Assuming that you call forward() with a parameter inputs that contains the current batch with a shape (batch_size, ...). You can call self.init_hidden(inputs[0]) as first statement in your forward() method – or before the forward() method in the loop that iterates over the batches.

That should fix your problem.


Thanks, this helps. I actually also want to learn the initial hidden state sent to the LSTM by wrapping self.hidden in nn.Parameter. In that case, I don’t think it would be right to reinit with zeros each time, right?

If then I initialized self.hidden to

self.hidden = nn.Parameter(torch.zeros(self.num_layers * self.directions_count, batch_size, self.rnn_hidden_dim))

and then did backprop for current batch, how do I feed this same hidden state to the LSTM during next batch?

You can re-init the hidden state with 0s each time; it’s a common practice. For learning a (maybe) better initial hidden state, you can have a look at this earlier post.

1 Like

Thanks a lot. That post was quite helpful.

I tried to use your code of passing hidden states accross batches.
I see that i will face the last batch issue as well. But let’s keep that aside for now.
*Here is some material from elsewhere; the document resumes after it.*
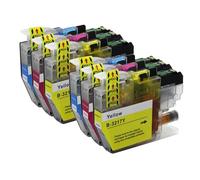 Go Inks 2 C/M/Y Set of 3 C/M/Y Ink Cartridges to replace Brother LC3217 C/M/Y Compatible/non-OEM for Brother MFC Printers (6 Inks)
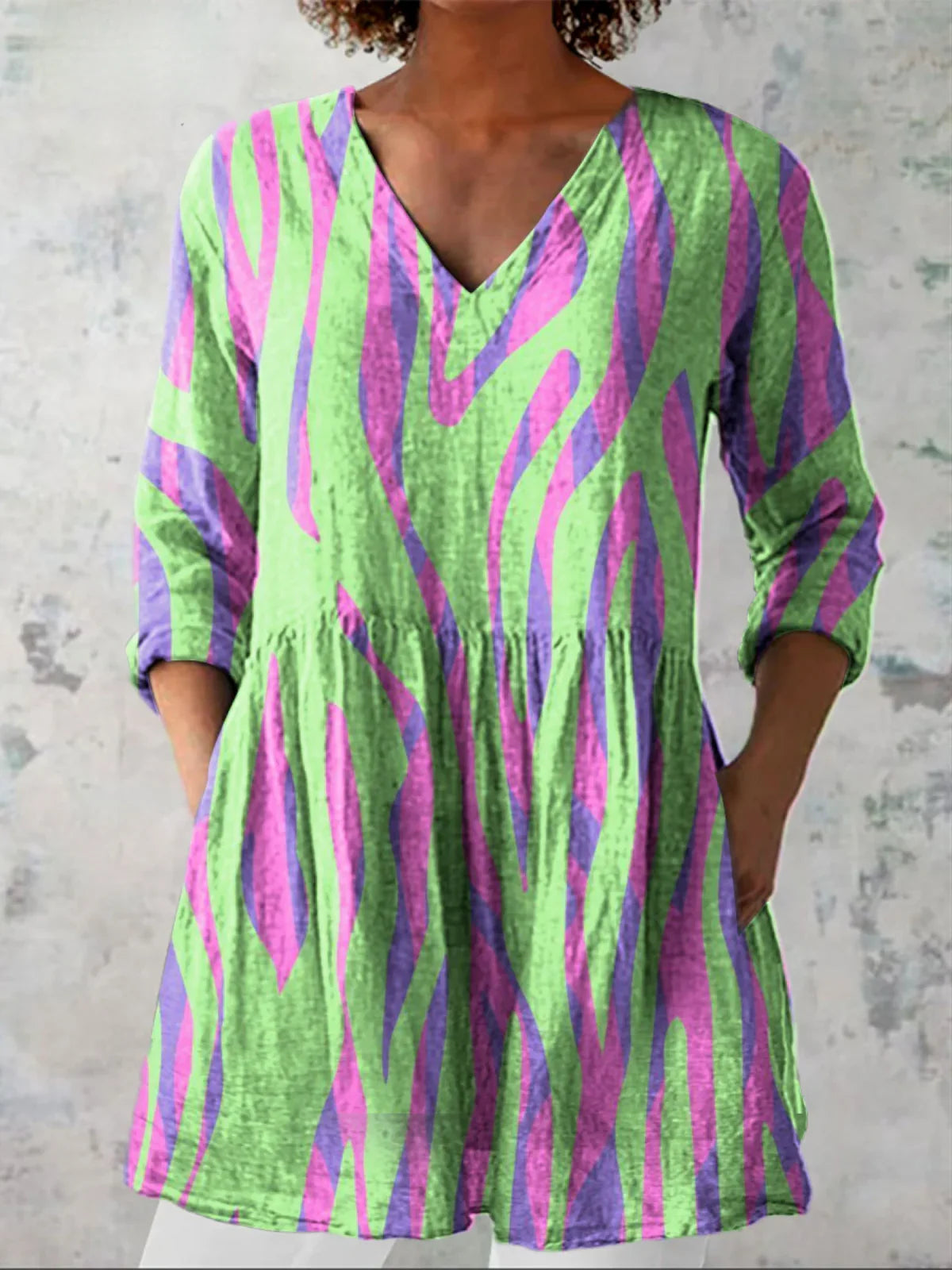 Willa London™ | Graphic Elegance Tunic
I tried to debug using pycharm. And I observed that self.hidden was getting reinitialized to None everytime.
Batch 1 : Starts with None , than changes according to (h,c)
Batch 2 : Starts with None again :? How is this possible ?

Hi, @vdw I still don’t get it - why it is right to pass 0s as hidden state each time? Thanks!

1 Like

There’s nothing inherently special about 0s, it’s merely a way to represent “no prior knowledge”.

For example, when you want to classify individual sentences, your batches are completely independent – that is, the outcome for the sentences in Batch 2 should not depend in the outcome of Batch 1. Of course, if you’re sentences depend on each other, then you don’t want to re-initialize for each batch.

You don’t have to re-initialize to 0s anyway. You can always try without (you probably still have to detach it after each batch) and see how it effects the results. You can also re-initialize with random values for each batch.